IBGE manterá pesquisa de orçamento familiar

Segundo o diretor de Pesquisas do Instituto Brasileiro de Geografia e Estatística, não há nenhuma outra pesquisa sob risco

Daniela Amorim, O Estado de S. Paulo

27 Março 2015 | 22h07

RIO - Apesar do cancelamento da Contagem Populacional em 2016, a realização da Pesquisa de Orçamentos Familiares (POF) prevista para este ano está garantida, afirmou nesta sexta-feira, 27, Roberto Olinto, diretor de Pesquisas do Instituto Brasileiro de Geografia e Estatística (IBGE). 

Segundo ele, não há nenhuma outra pesquisa sob risco. “A informação foi que nós não conseguimos recompor o orçamento necessário para fazer a contagem populacional”, disse Olinto, lembrando que o corte orçamentário que atingiu a pesquisa já tinha sido informado em 2014, embora o IBGE tentasse contornar a situação. 

A POF consome aproximadamente R$ 10 milhões, informou Olinto.

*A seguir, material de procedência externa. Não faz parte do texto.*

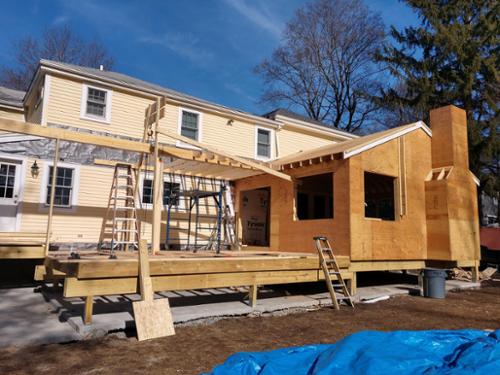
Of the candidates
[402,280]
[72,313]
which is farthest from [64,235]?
[402,280]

Já a contagem populacional exigiria um investimento de cerca de R$ 2,6 bilhões - R$ 194 milhões apenas para os preparativos que seriam necessários neste ano. 

Diante do cancelamento da contagem em 2016, o IBGE ainda não tem previsão de quando o levantamento censitário poderá ser feito. Os dados são a base para os repasses do Fundo de Participação dos Municípios, o que pode causar contestações na Justiça, pois o instituto terá de dar ao governo só estimativas sobre o total da população. 

“Esses questionamentos jurídicos acontecem o tempo todo, com ou sem contagem (populacional). Não vai mudar nada”, afirmou Olinto. As associações de prefeitos, porém, já reclamaram da situação. 

Censo 2020. Apesar da proximidade cada vez maior do Censo 2020, o diretor de Pesquisas declarou considerar ser ainda muito cedo para dizer que a contagem populacional não acontecerá até lá. Quanto ao pedido de concurso público feito pelo IBGE ao Ministério do Planejamento para o preenchimento de 660 vagas ainda este ano, Olinto preferiu não avaliar os impactos que uma possível recusa por parte do governo teria sobre o andamento das pesquisas. “É uma reposição de pessoal necessária. Houve um crescimento de aposentadorias”, confirmou ele, acrescentando, porém, que o trabalho no IBGE ainda não foi afetado pelo esvaziamento do quadro funcional.